— Start Source extract —

Animal Protection and Rescue League
- Founded: 2003; 23 years ago
- Founder: Kath Rogers and Bryan Pease
- Type: Nonprofit
- Legal status: 501(c)(3)
- Focus: Animal rights
- Location(s): San Diego and Orange Counties, California, United States;
- Website: www.aprl.org

= Animal Protection and Rescue League =

American animal rights organization

The Animal Protection and Rescue League (APRL) is an American grassroots animal rights organization, founded in 2003, based in California's San Diego and Orange Counties.

APRL was founded in San Diego by animal rights activists Bryan Pease and Kath Rogers as a 501(c)(3) nonprofit national organization. Subsequently, the Orange County chapter of APRL was formed in Irvine California and is staffed entirely by volunteers that follow the same mission of animal rights as the national organization.

== Activities and campaigns ==
=== Thrift store ===
The APRL thrift store was founded in February 2006. All proceeds from the store went to campaigns and programs to help animals through the Animal Protection and Rescue League. On July 9, 2017, the APRL Thrift Store closed, after a 10-year run as a nonprofit small business.

— End Source extract —
— Start Provided data —

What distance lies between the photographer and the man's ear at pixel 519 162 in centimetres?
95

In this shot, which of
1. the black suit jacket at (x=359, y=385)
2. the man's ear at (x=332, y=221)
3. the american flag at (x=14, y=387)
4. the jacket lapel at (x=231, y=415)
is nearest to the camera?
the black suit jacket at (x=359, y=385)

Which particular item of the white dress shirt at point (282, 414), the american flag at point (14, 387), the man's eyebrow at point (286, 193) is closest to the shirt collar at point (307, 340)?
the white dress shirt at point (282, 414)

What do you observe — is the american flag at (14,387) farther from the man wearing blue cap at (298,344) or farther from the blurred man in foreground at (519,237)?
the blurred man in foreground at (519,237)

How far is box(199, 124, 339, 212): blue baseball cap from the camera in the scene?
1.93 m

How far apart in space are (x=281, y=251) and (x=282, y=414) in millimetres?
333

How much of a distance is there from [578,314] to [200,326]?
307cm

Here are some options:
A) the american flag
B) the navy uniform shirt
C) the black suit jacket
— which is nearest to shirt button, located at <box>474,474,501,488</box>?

— End Provided data —
— Start Provided data —

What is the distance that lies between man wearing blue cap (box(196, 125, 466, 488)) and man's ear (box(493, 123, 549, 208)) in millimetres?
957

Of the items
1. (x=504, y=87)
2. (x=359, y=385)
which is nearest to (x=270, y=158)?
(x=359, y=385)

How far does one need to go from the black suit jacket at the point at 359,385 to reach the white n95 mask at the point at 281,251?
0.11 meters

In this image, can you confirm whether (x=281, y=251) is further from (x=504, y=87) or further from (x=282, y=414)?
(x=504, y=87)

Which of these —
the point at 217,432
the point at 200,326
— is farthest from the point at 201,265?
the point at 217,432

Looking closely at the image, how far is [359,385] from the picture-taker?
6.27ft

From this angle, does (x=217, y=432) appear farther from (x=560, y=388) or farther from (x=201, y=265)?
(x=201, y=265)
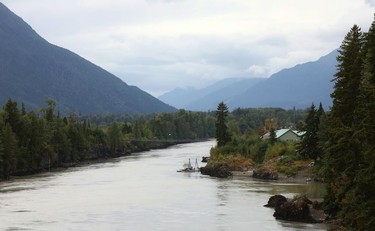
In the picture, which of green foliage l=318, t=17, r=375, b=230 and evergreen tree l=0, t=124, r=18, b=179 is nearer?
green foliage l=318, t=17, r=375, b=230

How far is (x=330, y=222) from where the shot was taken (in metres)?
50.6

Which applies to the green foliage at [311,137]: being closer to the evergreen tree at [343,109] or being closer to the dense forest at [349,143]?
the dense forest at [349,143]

— End Provided data —

_What the task asks_.
Can you quote the Animal Protection and Rescue League text from the top of the page word for word, in full?

_Answer_.
Animal Protection and Rescue League
- Founded: 2003; 23 years ago
- Founder: Kath Rogers and Bryan Pease
- Type: Nonprofit
- Legal status: 501(c)(3)
- Focus: Animal rights
- Location(s): San Diego and Orange Counties, California, United States;
- Website: www.aprl.org

= Animal Protection and Rescue League =

American animal rights organization

The Animal Protection and Rescue League (APRL) is an American grassroots animal rights organization, founded in 2003, based in California's San Diego and Orange Counties.

APRL was founded in San Diego by animal rights activists Bryan Pease and Kath Rogers as a 501(c)(3) nonprofit national organization. Subsequently, the Orange County chapter of APRL was formed in Irvine California and is staffed entirely by volunteers that follow the same mission of animal rights as the national organization.

== Activities and campaigns ==
=== Thrift store ===
The APRL thrift store was founded in February 2006. All proceeds from the store went to campaigns and programs to help animals through the Animal Protection and Rescue League. On July 9, 2017, the APRL Thrift Store closed, after a 10-year run as a nonprofit small business.